Simple integration in Matlab is off

Question

This is an incredibly mundane integration, but for some reason I can't spot the error. I am just performing a simple 3d integration in spherical coordinates which should return the value of 1.0:

Nr = N;
Nt = round(pi*N);
Np = round(2*pi*N);

rs = linspace(R0, Rf, Nr);
ts = linspace(0, pi, Nt);
ps = linspace(0, 2*pi, Np);

dr = rs(2)-rs(1);
dt = ts(2)-ts(1);
dp = ps(2)-ps(1);

%fprintf('Total number of nodes: %i\n', Nr*Nt*Np);

C = 1/((4/3)*pi);

fint = 0.0;
for ir = 2:Nr
  r = rs(ir);
  r2dr = r*r*dr;
  for it = 1:Nt-1
    t = ts(it);
    sintdt = sin(t)*dt;
    for ip = 1:Np-1
      p = ps(ip);
      fint = fint + C*r2dr*sintdt*dp;
    end 
  end 
end

This is the same thing as $$ \int_0^{2\pi} \int_0^\pi \int_0^1 C r^2 \sin(\theta) dr\, d\theta\, d\phi$$

where I take $$ C = \frac{1}{(4/3)\pi}$$ since that is the reciprocal of the volume of a sphere.

However, I find that my returned integral value has a consistent error which is approximately (1/N)/(1.0 - numeric_integral) ~= 0.66. So I'm making a mistake somewhere but I can't spot where or why.

Answer 1

You're using a first order accurate integration technique (the rectangle rule) and your error is proportional to $1/N\propto\Delta r,\Delta \phi,\Delta \theta$. This is exactly the type of convergence behavior you should expect.

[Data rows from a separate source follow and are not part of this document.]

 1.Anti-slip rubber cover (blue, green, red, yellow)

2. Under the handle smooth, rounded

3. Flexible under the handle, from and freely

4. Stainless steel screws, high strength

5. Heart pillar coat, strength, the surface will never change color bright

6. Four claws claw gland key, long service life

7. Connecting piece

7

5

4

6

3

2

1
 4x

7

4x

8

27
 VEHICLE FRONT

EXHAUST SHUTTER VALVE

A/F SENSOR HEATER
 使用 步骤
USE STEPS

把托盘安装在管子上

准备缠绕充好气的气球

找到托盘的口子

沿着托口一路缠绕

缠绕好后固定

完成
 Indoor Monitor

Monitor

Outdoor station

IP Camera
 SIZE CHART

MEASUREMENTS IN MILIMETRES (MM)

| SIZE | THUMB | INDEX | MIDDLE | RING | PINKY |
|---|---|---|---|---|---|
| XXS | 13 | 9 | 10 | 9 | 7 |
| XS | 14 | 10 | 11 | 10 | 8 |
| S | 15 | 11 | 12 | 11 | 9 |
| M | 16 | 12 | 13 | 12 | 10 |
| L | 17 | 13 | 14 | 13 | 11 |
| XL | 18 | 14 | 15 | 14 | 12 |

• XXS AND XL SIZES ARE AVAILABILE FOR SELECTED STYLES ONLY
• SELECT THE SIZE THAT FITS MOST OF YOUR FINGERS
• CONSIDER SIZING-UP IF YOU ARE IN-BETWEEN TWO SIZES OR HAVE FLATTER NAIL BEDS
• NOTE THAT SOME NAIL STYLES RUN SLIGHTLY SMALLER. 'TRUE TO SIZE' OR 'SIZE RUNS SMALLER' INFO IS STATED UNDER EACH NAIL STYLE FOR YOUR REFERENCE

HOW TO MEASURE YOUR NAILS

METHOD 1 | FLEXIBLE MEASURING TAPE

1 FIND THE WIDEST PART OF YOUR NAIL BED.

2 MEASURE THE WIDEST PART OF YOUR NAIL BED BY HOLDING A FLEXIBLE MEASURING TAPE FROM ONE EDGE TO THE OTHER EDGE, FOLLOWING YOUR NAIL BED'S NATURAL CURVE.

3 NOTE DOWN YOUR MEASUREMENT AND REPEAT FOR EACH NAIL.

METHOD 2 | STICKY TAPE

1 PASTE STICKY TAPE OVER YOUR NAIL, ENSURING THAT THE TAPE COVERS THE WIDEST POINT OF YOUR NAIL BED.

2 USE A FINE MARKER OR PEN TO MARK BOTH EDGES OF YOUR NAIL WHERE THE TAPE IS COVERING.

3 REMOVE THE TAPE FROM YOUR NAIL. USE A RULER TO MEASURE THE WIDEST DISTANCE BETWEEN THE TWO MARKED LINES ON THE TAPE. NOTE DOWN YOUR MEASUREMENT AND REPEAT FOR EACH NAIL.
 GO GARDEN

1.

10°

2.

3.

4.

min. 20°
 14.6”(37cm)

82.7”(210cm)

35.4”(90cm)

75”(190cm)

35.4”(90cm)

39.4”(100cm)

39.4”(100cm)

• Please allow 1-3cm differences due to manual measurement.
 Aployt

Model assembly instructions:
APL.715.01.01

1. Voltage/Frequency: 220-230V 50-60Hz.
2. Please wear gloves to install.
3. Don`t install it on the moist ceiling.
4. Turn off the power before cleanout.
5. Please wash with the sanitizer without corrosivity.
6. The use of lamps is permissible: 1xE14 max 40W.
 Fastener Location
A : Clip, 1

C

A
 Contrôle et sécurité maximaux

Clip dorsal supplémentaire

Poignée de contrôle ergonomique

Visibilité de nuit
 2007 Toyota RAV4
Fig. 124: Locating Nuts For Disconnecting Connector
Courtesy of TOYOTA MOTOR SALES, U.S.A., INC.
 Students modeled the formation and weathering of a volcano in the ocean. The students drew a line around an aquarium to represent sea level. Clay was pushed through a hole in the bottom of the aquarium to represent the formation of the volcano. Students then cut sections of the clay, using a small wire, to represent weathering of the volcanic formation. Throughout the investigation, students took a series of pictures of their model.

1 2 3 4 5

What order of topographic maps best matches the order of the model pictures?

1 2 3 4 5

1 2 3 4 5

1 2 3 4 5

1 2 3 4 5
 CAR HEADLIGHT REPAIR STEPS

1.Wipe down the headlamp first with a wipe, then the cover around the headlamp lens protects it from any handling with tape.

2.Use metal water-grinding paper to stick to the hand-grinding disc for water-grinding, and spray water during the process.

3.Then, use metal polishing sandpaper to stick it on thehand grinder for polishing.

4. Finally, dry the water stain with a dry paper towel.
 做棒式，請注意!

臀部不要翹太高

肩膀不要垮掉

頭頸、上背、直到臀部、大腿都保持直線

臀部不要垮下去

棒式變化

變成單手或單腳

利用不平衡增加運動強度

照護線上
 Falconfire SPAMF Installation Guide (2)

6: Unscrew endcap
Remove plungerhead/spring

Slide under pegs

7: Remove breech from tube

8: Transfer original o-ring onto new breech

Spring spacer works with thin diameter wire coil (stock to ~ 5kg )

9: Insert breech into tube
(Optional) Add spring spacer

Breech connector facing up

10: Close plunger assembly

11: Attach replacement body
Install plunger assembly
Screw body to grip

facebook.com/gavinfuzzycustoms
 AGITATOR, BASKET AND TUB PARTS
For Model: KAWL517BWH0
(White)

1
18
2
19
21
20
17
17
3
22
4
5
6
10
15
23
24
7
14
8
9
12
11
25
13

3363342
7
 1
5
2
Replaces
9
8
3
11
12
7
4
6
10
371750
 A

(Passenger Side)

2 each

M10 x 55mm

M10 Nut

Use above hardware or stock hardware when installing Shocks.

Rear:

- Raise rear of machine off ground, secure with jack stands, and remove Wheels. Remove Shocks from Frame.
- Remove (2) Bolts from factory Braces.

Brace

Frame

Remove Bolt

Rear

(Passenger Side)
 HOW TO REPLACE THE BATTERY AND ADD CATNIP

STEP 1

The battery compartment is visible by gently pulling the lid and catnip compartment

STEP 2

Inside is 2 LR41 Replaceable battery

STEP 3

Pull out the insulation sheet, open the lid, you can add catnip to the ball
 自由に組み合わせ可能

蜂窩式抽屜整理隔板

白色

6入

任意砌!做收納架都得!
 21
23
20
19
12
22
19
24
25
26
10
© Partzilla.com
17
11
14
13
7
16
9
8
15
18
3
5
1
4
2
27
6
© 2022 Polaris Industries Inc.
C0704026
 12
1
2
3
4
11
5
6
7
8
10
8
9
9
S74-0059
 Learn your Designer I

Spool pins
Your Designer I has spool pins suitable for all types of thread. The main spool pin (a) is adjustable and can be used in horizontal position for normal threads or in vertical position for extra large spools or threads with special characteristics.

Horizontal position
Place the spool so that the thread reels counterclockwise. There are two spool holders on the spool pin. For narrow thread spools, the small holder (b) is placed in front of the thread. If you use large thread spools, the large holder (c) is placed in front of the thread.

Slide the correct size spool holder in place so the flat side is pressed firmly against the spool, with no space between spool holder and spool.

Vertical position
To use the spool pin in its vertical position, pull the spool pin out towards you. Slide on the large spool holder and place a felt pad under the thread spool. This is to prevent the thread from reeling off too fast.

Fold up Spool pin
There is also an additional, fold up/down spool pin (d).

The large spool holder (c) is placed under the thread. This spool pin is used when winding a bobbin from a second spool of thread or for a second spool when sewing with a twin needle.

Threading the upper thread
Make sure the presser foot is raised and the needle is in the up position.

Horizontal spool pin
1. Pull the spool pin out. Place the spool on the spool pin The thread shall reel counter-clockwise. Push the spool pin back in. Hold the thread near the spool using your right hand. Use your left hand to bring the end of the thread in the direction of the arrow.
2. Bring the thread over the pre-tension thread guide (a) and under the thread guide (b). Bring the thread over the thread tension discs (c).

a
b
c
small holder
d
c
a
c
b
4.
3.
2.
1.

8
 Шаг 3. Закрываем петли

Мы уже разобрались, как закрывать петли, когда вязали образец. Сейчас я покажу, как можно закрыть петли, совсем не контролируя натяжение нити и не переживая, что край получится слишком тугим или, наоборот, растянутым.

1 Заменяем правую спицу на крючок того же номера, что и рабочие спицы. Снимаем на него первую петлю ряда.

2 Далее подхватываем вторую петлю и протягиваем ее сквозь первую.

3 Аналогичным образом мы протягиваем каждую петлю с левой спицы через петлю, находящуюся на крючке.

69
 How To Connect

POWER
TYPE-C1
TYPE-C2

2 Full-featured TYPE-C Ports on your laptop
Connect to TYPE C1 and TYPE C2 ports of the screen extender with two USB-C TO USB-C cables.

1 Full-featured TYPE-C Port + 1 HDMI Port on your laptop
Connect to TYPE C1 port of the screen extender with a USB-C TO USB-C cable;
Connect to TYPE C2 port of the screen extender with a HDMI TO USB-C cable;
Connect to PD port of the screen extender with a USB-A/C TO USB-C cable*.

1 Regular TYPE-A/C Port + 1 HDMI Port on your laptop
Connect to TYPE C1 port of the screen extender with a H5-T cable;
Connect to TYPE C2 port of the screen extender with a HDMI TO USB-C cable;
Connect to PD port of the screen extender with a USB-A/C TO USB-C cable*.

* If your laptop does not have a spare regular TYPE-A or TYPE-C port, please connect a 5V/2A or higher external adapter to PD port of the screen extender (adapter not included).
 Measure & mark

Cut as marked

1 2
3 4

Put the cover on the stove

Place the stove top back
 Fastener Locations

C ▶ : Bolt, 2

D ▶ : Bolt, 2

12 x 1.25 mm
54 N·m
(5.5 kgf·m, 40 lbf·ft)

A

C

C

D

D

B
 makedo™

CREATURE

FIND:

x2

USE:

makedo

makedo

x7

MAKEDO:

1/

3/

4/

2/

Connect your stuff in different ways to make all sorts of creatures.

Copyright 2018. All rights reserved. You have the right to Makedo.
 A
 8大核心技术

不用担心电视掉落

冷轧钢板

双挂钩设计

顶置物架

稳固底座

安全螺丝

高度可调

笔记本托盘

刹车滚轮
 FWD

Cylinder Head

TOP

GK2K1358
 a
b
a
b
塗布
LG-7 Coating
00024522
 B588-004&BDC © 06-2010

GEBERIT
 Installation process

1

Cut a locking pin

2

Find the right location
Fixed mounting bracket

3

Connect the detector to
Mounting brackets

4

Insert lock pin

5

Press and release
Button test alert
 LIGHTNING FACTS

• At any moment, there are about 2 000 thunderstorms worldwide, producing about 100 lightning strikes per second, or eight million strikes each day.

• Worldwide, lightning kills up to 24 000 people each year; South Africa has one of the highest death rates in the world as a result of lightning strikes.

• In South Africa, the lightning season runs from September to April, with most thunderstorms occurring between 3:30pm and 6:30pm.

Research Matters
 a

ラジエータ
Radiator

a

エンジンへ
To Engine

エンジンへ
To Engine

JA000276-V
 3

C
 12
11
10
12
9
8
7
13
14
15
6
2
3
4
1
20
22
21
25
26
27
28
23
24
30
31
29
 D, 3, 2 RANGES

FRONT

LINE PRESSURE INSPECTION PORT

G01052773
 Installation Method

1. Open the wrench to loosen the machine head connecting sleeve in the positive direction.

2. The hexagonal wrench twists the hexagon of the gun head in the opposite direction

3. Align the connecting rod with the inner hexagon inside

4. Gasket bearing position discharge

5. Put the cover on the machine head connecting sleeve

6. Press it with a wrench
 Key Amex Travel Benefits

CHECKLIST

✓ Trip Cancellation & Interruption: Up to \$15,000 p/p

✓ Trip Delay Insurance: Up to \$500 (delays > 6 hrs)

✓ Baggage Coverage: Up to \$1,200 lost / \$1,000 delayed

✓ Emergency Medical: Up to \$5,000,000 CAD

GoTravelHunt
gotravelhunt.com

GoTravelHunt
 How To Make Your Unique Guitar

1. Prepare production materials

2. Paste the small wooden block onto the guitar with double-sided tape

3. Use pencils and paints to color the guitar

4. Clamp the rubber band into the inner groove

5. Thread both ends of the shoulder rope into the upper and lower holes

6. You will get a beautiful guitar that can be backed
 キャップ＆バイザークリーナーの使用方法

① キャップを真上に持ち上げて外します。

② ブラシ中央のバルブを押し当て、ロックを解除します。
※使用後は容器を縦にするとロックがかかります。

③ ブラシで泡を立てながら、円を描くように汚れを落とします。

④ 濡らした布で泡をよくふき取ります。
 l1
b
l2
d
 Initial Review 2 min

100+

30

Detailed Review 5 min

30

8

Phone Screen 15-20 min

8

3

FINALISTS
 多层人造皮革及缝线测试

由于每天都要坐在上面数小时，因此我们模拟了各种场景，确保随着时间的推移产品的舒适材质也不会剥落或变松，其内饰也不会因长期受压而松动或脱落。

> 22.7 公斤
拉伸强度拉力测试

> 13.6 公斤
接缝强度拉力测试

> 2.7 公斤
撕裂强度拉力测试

If you use a more accurate integration scheme you will see faster convergence. You can easily implement the trapezoid rule for this integral and I would expect to see second order convergence: $\text{Error}\propto(1/N)^2$.

Edit to add more details:

The rectangle rule you're using is identical to the following (check your answers with this, they should match up to rounding errors):

%create a 3d grid of values
[PHI,THETA,R] = ndgrid(ps,ts,rs);

%function to be integrated
F = C*R.^2.*sin(THETA);
fint = sum(sum(sum(F(1:end-1,1:end-1,2:end))))*dr*dt*dp;

while the trapezoid rule can be implemented as

%create a 3d grid of values
[PHI,THETA,R] = ndgrid(ps,ts,rs);

%function to be integrated
F = C*R.^2.*sin(THETA);

% INTEGRATE:
% r direction
I = sum( F(:,:,1:end-1)+F(:,:,2:end), 3 );
% theta direction
I = sum( I(:,1:end-1)+I(:,2:end), 2 );
% phi direction
I = sum( I(1:end-1)+I(2:end) );
fint = I*dr*dp*dt/8;

Computing the errors for different $N$ and plotting on a log-log plot reveals their order of accuracy. As expected, the trapezoid rule is $\mathcal{O}(1/N^2)$ while the rectangle rule is $\mathcal{O}(1/N)$.